* **Document text**
--*--
Special Issue Information

The understanding of evolutionary processes is one the most important issues of scientific enquiry of this century. Scientific thinking in twentieth century witnessed the overwhelming power of the evolutionary paradigm. It not only solidified the foundations of diverse areas such as cell biology, ecology, and economics, but also fostered the development of several mathematical and computational tools to model and simulate how evolutionary processes take place.

Besides the application of the evolutionary paradigm and the discovery of the evolutionary features for diverse processes, there is another interesting aspect which touches upon the emergence of novel evolutionary processes. Generally, the emergence of an evolutionary process requires a complex transition between a prior form where no evolutionary process is undergoing and a posterior form where the evolutionary process has been triggered. Most advanced methods to understand the emergence of evolutionary processes require the consideration of systemic features such as self-organization, resilience, and contextuality, among others.
--*--
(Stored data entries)

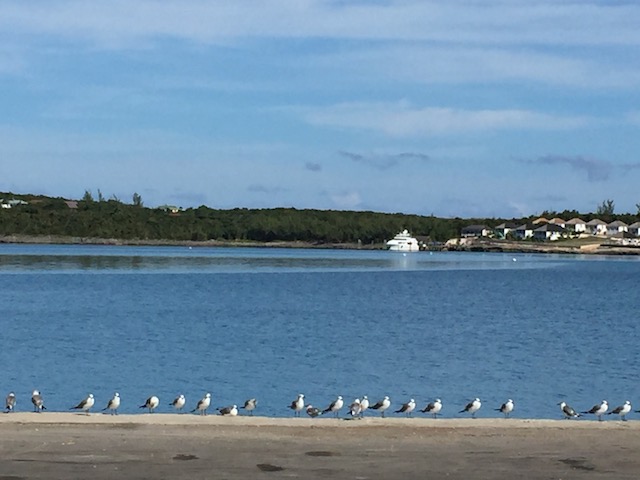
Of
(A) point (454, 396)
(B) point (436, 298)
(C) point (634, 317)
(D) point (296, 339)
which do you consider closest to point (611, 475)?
(A) point (454, 396)

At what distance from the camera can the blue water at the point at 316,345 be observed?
27.4 m

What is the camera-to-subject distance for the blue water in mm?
27438

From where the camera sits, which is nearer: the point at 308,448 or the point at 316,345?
the point at 308,448

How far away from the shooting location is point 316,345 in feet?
128

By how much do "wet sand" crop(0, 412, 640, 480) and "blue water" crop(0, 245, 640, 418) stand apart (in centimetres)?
752

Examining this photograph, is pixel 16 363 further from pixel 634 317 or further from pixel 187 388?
pixel 634 317

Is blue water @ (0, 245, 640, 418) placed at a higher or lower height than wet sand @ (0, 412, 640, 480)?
lower

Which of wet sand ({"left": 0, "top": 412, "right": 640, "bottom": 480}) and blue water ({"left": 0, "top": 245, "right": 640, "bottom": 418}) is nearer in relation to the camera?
wet sand ({"left": 0, "top": 412, "right": 640, "bottom": 480})

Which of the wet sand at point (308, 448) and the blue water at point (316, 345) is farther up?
the wet sand at point (308, 448)

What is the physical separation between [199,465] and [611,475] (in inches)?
162

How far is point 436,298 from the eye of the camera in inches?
2793

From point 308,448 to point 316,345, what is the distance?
81.5ft

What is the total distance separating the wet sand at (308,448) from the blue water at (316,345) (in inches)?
296

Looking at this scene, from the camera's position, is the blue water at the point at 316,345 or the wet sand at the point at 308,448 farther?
the blue water at the point at 316,345
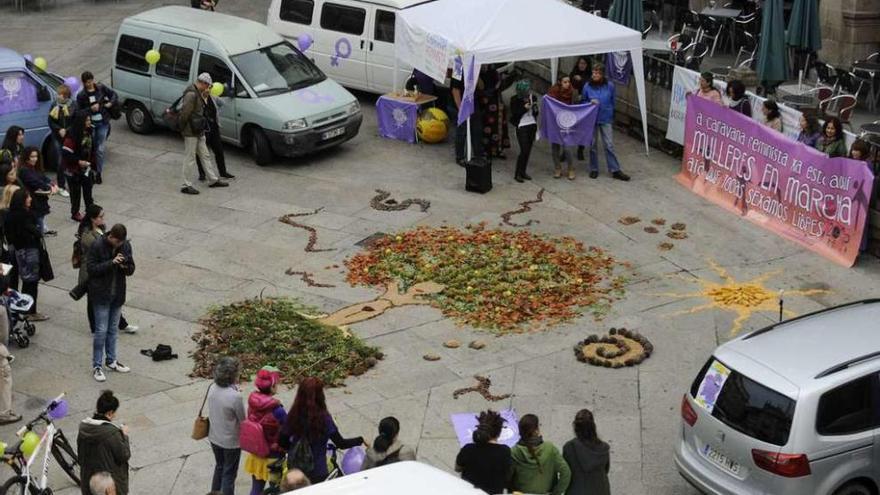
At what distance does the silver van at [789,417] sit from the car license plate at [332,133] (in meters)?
10.6

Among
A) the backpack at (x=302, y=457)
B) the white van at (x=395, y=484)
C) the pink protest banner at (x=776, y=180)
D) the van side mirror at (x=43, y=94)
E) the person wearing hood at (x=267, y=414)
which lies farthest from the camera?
the van side mirror at (x=43, y=94)

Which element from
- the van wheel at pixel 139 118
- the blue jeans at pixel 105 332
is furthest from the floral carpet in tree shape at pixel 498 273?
the van wheel at pixel 139 118

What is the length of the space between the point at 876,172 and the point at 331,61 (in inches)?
413

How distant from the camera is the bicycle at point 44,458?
10727 millimetres

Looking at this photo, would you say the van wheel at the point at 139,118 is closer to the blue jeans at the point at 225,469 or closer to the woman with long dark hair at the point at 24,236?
the woman with long dark hair at the point at 24,236

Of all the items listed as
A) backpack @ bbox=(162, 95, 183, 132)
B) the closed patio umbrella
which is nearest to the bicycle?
backpack @ bbox=(162, 95, 183, 132)

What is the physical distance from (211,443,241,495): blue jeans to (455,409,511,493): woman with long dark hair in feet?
7.25

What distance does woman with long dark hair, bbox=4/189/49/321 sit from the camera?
1465 cm

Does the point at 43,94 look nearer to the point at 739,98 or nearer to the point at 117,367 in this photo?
the point at 117,367

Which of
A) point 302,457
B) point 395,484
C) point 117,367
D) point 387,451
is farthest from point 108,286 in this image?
point 395,484

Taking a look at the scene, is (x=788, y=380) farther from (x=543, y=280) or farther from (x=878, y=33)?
(x=878, y=33)

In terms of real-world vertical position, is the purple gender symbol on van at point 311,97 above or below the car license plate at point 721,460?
above

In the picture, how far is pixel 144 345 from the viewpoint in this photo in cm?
1482

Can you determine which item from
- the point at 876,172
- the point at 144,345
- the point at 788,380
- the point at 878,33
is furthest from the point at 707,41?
the point at 788,380
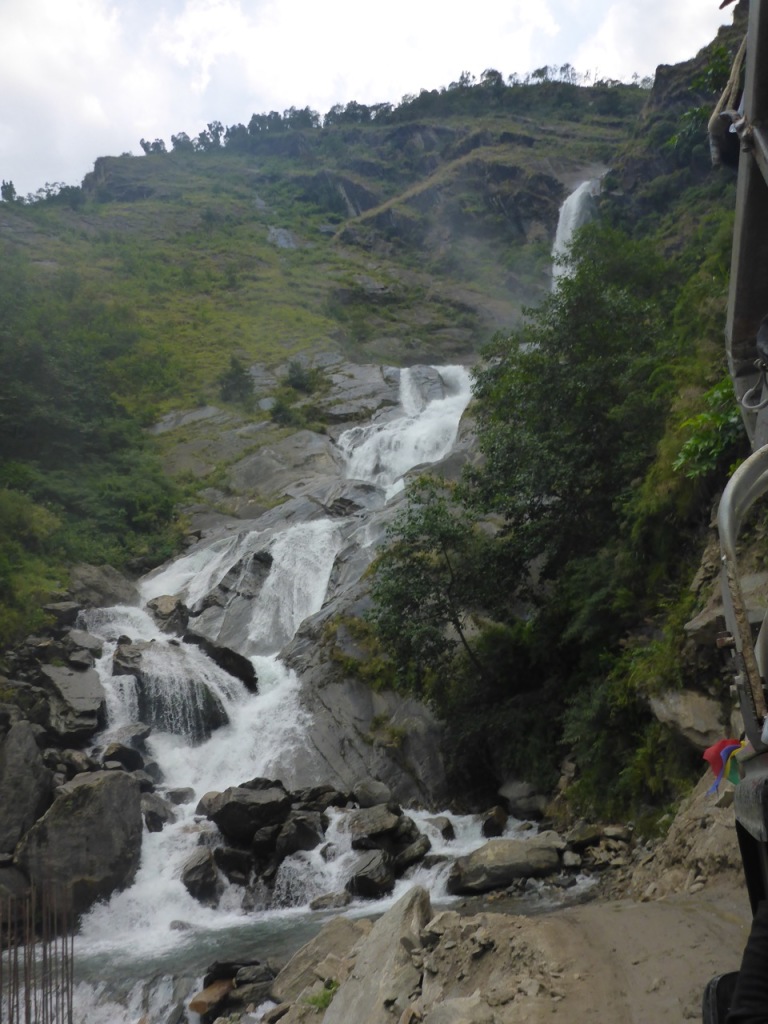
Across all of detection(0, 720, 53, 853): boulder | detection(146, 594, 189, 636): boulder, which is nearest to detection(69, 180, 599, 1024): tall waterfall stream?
detection(146, 594, 189, 636): boulder

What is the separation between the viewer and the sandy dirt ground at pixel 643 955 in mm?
4539

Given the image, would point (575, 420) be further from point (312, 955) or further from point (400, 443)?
point (400, 443)

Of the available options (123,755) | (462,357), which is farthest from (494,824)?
(462,357)

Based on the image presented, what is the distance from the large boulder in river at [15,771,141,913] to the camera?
1223 cm

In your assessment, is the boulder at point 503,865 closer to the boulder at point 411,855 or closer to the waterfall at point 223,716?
the waterfall at point 223,716

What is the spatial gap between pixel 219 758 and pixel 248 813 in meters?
4.29

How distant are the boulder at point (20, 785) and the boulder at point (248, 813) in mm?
2979

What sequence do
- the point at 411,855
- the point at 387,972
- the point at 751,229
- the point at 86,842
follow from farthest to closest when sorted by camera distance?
the point at 86,842, the point at 411,855, the point at 387,972, the point at 751,229

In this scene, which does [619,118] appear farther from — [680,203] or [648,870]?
[648,870]

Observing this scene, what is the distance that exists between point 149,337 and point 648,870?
50.3m

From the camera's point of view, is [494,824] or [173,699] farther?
[173,699]

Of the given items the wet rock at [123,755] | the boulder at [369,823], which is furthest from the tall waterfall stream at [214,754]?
the wet rock at [123,755]

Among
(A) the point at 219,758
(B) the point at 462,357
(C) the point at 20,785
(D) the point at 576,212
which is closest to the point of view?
(C) the point at 20,785

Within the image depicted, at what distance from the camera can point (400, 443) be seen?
120 feet
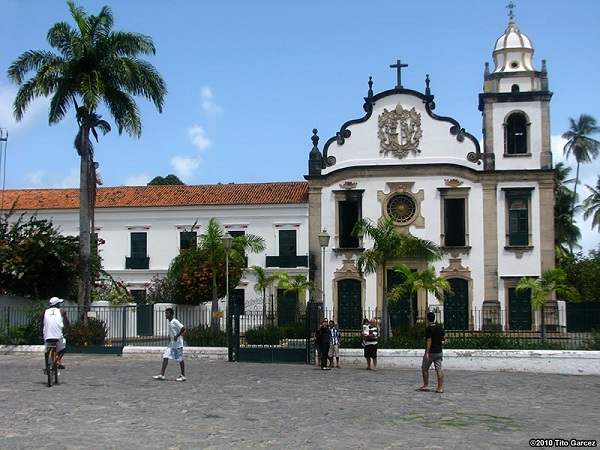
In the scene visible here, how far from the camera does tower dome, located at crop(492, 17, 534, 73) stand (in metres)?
35.9

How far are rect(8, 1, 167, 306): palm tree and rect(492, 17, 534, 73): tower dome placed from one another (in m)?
16.9

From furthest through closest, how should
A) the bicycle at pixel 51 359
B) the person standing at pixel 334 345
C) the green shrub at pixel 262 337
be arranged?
the green shrub at pixel 262 337
the person standing at pixel 334 345
the bicycle at pixel 51 359

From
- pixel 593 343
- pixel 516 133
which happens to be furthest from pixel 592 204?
pixel 593 343

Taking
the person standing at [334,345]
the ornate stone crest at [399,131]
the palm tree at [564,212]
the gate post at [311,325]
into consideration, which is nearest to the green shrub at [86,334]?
the gate post at [311,325]

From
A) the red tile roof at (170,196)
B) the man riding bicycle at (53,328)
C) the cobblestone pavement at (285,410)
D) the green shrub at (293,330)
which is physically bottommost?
the cobblestone pavement at (285,410)

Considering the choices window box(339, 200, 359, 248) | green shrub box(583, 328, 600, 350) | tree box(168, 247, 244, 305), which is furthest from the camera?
window box(339, 200, 359, 248)

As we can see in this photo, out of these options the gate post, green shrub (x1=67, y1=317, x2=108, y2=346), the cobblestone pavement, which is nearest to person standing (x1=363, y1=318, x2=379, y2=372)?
the cobblestone pavement

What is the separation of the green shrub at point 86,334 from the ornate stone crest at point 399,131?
16.6m

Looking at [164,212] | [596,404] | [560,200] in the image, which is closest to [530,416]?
[596,404]

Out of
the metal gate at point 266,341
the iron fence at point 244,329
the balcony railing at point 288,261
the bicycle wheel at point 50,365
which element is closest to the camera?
the bicycle wheel at point 50,365

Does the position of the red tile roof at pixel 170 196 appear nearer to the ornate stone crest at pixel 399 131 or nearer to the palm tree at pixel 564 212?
the ornate stone crest at pixel 399 131

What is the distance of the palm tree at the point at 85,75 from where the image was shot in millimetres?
26531

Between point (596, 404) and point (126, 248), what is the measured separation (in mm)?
31462

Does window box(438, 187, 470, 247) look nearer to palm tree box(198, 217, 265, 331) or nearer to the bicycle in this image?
palm tree box(198, 217, 265, 331)
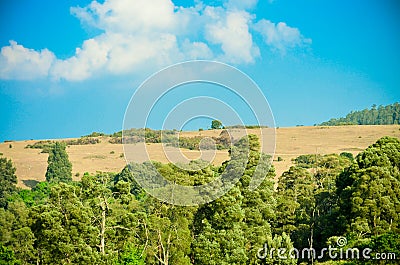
--*--
* **Exercise**
Do these statements agree with the special issue text on evolutionary processes? For each, answer yes or no and quote the deciding words of the text.
1. The evolutionary paradigm solidified the foundations of economics.
2. The emergence of an evolutionary process requires only a simple transition.
3. Resilience is one of the systemic features considered by advanced methods.

* **Answer section**
1. Yes: "It not only solidified the foundations of diverse areas such as cell biology, ecology, and economics"
2. No: "the emergence of an evolutionary process requires a complex transition"
3. Yes: "systemic features such as self-organization, resilience, and contextuality"